Painter. Sculptor. Printmaker.

John Hartley discovered his life's passion while growing up in Piqua, Ohio. Encouraged to develop his talents in an academic environment, he moved to Fort Worth, Texas in 1982 to study art at Texas Christian University. After graduation, he began building a body of work that includes paintings, prints, and sculpture.

 

Exhibiting throughout Texas and the United States, his work has been critically received and is included in collections across the country. In 2013, the Modern Art Museum of Fort Worth purchased his painting, Night Duty, for their permanent collection, which also includes three of his monoprints from its 1990 exhibition, Forty Texas Printmakers. His exhibitions include shows at Kidder Smith Gallery in Boston and Martha's Vineyard, the Arlington Museum of Art, The Barth Galleries in Columbus, Ohio, and galleries in Fort Worth, Dallas and Houston, Texas.

 

He continues to make art today and remains active in the Fort Worth art community. He opened Gallery 414 in 1995, an alternative art gallery exhibiting local and regional contemporary artists. He has also been a teacher and a professional art handler, working with museums, private collectors and blue chip artists from around the world.

 

His art reflects his many interests: the human figure, toy collecting, social issues, and more. He actively promotes art education, and encourages young people to develop creative talent and thought. And he continues to explore new mediums and push his art to its fullest potential.

 

Artist's Statement

Toys evoke for me memories of playtime. My growing collection of toys includes mostly cars and motorcycles, but G.I. Joe and army men are mainstays in any boy’s toy chest, including mine. Toy soldiers – whether plastic or lead – symbolize to me a popular fascination with the hero and violence. Well-worn lead soldiers and mutilated plastic army men provide layers of meaning. The chips and dings are proof of some child’s vigorous play, but they also symbolize the very real battle scars brought home by war veterans.

 

I see political and social commentary in the kinds of toy military figures provided children for play.
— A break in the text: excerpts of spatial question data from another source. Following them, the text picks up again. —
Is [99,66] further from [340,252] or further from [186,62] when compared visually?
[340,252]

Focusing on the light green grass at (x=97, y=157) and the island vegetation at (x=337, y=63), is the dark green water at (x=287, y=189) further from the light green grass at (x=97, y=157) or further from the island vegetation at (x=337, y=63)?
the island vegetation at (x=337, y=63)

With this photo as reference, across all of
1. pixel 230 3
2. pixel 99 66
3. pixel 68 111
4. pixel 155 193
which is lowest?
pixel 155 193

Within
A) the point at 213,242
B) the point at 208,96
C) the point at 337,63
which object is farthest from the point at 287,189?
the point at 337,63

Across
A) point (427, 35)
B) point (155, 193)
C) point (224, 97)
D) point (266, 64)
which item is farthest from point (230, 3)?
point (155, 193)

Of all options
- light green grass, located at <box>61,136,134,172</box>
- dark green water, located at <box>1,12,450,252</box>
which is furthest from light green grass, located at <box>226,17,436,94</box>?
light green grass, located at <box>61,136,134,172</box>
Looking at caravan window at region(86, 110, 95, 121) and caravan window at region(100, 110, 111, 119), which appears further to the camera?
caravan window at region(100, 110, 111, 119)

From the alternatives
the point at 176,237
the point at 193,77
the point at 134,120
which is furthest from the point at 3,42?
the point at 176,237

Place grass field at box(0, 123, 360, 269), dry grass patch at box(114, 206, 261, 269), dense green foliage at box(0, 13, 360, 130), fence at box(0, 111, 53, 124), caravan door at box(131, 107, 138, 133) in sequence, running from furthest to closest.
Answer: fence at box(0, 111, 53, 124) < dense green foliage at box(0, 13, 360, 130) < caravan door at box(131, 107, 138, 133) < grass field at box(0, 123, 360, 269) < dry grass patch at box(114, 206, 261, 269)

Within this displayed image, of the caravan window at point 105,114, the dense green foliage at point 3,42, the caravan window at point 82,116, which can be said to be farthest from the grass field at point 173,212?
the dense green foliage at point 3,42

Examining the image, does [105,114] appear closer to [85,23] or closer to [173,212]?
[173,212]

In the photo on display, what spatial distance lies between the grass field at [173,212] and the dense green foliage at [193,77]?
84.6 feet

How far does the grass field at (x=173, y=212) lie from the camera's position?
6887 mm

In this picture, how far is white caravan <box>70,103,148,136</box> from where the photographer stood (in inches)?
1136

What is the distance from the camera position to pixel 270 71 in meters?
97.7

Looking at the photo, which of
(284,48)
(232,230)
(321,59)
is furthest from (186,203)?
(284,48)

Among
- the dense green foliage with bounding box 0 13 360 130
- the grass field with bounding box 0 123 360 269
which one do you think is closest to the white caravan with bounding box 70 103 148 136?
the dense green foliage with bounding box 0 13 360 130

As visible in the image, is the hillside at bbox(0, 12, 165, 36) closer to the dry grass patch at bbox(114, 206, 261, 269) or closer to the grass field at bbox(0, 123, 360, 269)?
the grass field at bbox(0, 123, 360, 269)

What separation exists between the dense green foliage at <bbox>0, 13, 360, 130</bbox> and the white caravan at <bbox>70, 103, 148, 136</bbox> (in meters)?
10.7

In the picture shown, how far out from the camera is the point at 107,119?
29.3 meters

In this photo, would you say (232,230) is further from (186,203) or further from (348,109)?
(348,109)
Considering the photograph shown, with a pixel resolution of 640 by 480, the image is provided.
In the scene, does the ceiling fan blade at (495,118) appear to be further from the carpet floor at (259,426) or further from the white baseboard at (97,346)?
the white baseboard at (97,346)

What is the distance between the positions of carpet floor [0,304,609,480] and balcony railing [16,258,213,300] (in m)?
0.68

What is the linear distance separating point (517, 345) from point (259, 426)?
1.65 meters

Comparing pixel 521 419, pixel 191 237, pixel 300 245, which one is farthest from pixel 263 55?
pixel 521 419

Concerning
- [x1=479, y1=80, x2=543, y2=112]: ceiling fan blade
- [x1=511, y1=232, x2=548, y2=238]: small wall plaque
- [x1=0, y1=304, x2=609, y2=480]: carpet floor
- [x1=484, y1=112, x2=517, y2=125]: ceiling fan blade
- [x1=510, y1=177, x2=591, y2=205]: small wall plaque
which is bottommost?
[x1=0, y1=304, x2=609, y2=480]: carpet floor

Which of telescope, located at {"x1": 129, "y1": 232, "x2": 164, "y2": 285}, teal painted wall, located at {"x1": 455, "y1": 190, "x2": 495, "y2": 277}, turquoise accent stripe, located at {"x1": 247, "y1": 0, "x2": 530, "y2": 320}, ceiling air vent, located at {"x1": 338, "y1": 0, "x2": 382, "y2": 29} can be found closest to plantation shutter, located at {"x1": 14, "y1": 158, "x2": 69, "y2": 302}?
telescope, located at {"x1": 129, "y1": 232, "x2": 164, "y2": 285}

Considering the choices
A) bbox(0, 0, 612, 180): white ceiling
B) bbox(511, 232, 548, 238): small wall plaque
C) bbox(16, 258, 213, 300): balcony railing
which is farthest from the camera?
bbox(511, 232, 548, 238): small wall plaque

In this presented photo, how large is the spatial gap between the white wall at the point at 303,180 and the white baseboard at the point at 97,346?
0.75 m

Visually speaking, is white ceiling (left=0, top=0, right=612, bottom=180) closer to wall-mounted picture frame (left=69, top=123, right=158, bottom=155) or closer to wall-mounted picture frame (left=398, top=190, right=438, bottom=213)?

Vintage sets reflect pre-WWII values that celebrated a community war effort by including medics, nurses, flag bearers, buglers, cooks and other support figures. Post WWII sets manufactured in a time dominated by anti-war movements provide only the warriors and weapons. Today, children play war games in space with intergalactic monsters and laser guns, a cultural attempt to soften the reality of war even while violent images of world conflict enter our lives through TV and the Internet.

 

Some say there are two ways to approach image making. One is to be influenced by the surrounding environment. Another is to create primarily from an inner world without external reference. My images rely on both. The common thread that binds my work is time: nostalgia for the past, recognition of former achievements, moments captured in a glance or pose and the power in a flame’s brief life. My aim has always been to create intellectually and emotionally significant statements of the soul.